=== Section Start ===
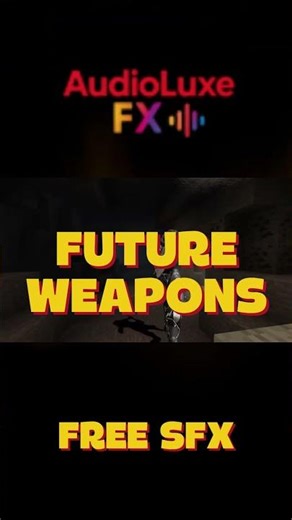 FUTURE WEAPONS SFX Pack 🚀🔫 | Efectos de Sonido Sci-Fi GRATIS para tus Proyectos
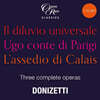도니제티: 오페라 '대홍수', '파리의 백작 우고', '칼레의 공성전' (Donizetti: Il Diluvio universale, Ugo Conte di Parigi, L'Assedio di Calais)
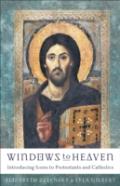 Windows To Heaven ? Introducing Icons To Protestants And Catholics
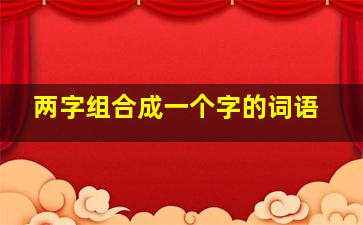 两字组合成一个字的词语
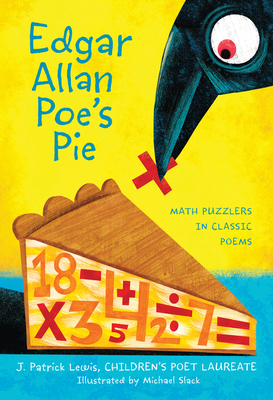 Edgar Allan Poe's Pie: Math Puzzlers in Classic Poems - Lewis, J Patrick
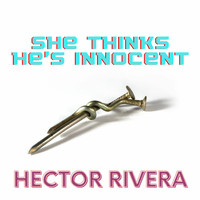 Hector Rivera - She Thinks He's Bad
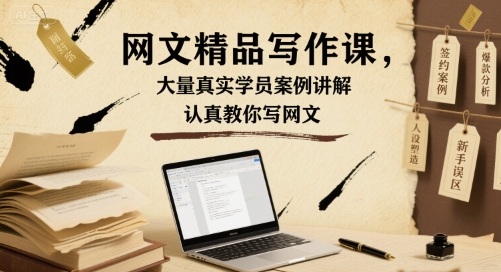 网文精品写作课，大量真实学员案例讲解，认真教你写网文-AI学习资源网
=== Section End ===
TASK INSTRUCTIONS:
Write out the whole listing above exactly; do not include the pictures.

RESPONSE:
 FUTURE WEAPONS SFX Pack 🚀🔫 | Efectos de Sonido Sci-Fi GRATIS para tus Proyectos
도니제티: 오페라 '대홍수', '파리의 백작 우고', '칼레의 공성전' (Donizetti: Il Diluvio universale, Ugo Conte di Parigi, L'Assedio di Calais)
 Windows To Heaven ? Introducing Icons To Protestants And Catholics
 两字组合成一个字的词语
 Edgar Allan Poe's Pie: Math Puzzlers in Classic Poems - Lewis, J Patrick
 Hector Rivera - She Thinks He's Bad
 网文精品写作课，大量真实学员案例讲解，认真教你写网文-AI学习资源网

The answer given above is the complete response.